Still, the parents I know are mostly grateful for any movie that doesn’t involve CGI rodents eating their own feces, and at least this one encourages kids to go to museums.

And there is another option, that is the latest, at this point entirely unreviewed Wayans Brother’s spoof film from Paramount and MTV, “Dance Flick,” which at least has a reasonably funny trailer and Amy Sedaris (sister of writer/public radio superstar David Sedaris, frequent comedy companion of Stephen Colbert, before he was having portions of space stations named after him). Carl DiOrio says it will do well if can break out of the euphemistic “urban market”? Young folks looking for a comedy will likely go if they can’t get into something else, but something tells me that both “urban” people and their paler “suburban” friends will have other films to watch considering that, new releases aside, “Star Trek” and “Angels and Demons” are still very strong at the multiplex.

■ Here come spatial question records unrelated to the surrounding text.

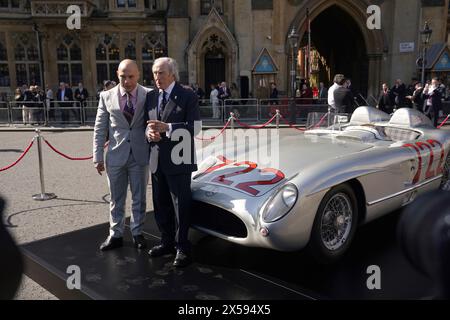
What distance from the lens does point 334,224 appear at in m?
3.68

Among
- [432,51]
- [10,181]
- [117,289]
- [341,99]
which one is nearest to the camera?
[117,289]

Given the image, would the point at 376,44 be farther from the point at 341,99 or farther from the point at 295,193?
the point at 295,193

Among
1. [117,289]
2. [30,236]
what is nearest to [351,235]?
[117,289]

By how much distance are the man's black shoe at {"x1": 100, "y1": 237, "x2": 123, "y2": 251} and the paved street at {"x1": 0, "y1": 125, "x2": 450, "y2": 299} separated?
202mm

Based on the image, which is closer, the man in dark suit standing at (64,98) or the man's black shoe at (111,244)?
the man's black shoe at (111,244)

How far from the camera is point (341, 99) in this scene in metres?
9.73

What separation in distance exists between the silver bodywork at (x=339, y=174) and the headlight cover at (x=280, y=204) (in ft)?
0.10

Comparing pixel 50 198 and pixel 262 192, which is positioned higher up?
pixel 262 192

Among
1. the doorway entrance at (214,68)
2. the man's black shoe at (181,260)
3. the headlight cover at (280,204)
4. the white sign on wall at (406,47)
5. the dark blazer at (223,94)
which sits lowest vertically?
the man's black shoe at (181,260)

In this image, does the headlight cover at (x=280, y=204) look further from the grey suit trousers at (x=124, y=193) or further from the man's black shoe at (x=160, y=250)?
the grey suit trousers at (x=124, y=193)

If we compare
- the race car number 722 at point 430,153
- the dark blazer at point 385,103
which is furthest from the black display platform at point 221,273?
the dark blazer at point 385,103

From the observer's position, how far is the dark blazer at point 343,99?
9680 mm

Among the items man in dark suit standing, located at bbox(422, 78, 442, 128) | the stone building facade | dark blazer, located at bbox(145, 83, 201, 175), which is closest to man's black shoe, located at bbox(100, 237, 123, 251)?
dark blazer, located at bbox(145, 83, 201, 175)

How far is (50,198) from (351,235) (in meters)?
4.33
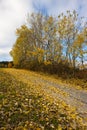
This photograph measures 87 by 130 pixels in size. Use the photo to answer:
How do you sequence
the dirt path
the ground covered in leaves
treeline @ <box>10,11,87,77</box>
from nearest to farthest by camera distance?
the ground covered in leaves
the dirt path
treeline @ <box>10,11,87,77</box>

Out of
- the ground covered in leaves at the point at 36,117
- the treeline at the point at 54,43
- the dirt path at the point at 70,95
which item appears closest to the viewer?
the ground covered in leaves at the point at 36,117

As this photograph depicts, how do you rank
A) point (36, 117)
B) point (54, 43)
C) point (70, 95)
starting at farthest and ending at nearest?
point (54, 43) → point (70, 95) → point (36, 117)

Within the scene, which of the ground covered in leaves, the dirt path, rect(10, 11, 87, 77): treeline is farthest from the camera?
rect(10, 11, 87, 77): treeline

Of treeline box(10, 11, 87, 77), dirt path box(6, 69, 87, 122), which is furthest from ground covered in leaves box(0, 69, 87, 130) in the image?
treeline box(10, 11, 87, 77)

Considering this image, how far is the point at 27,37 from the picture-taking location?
158ft

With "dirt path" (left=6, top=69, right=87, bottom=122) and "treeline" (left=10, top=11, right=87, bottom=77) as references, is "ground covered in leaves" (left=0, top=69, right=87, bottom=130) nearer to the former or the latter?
"dirt path" (left=6, top=69, right=87, bottom=122)

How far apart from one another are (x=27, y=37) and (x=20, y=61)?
8.43 meters

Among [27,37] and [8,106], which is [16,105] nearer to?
[8,106]

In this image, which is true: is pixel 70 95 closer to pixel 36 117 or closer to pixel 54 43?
pixel 36 117

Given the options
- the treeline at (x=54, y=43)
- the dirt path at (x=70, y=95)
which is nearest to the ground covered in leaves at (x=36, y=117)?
the dirt path at (x=70, y=95)

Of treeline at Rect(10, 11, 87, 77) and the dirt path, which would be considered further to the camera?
treeline at Rect(10, 11, 87, 77)

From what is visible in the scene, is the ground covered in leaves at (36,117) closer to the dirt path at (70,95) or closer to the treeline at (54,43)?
the dirt path at (70,95)

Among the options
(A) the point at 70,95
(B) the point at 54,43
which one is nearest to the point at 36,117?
(A) the point at 70,95

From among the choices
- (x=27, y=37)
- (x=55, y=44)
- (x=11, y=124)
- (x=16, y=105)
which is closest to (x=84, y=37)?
(x=55, y=44)
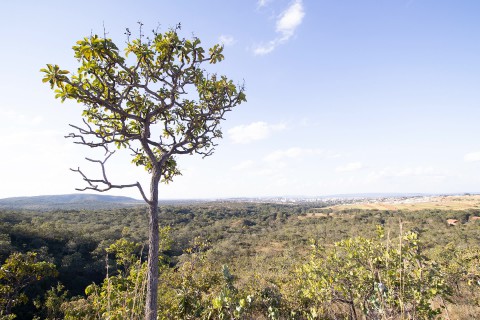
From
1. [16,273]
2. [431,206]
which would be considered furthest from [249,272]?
[431,206]

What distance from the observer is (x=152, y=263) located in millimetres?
4324

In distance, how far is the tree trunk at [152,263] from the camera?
423 cm

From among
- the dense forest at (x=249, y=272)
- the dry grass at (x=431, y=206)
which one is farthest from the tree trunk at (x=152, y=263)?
the dry grass at (x=431, y=206)

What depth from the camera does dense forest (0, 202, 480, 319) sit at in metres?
4.46

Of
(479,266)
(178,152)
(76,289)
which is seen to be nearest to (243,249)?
(76,289)

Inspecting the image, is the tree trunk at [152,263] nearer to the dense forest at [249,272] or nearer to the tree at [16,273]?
the dense forest at [249,272]

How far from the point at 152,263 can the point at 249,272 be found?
17.9 m

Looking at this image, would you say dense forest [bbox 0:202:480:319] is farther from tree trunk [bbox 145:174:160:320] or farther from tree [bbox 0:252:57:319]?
tree trunk [bbox 145:174:160:320]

In limited release, we have Steve Soderbergh’s “The Girlfriend Experience” starring thinking man’s porn star Sasha Grey in a sexy but non-porn role which makes it something of a must for cinephile horndogs the world over. And because I’m the retro-guy who occasionally likes the same movies your grandma does, I feel compelled to mention both “The Boys: The Sherman Brothers Story,” about the guys responsible for the vast bulk of the pre-“Little Mermaid” Disney songs, and the Noel Coward adaptation “Easy Virtue,” which looks like it would go down very well with a nice dry martini made with a good, dry English gin. But you’ll want to see Sasha, won’t you?

UPDATE: Apparently some disagree with what I thought was a conventional-wisdom friendly guess about the weekend’s winner, since “Terminator” is such a time-tested franchise. Nikki Finke says it will be neck and neck but those famed “insiders” are predicting immense numbers for “Museum.” We’ll see.